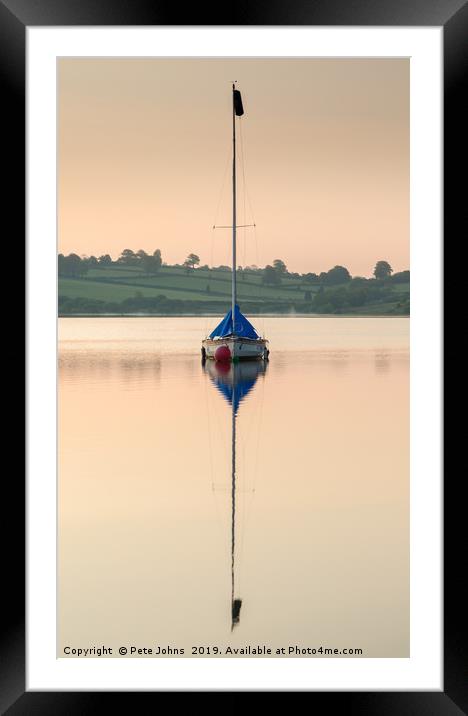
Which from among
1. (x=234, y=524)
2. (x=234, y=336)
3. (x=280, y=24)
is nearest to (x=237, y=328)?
(x=234, y=336)

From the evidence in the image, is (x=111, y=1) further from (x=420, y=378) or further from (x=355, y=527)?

> TASK DIRECTIONS
Rewrite the text of all the items above with "further" changed to "farther" and everything else unchanged. Leave the pictures out of your answer.

> EXERCISE RESPONSE
Which from among
1. (x=234, y=524)
2. (x=234, y=336)
3. (x=280, y=24)
is nearest to (x=237, y=328)?
(x=234, y=336)

From the evidence in the image, is (x=111, y=1) farther from (x=420, y=378) or farther from (x=355, y=527)?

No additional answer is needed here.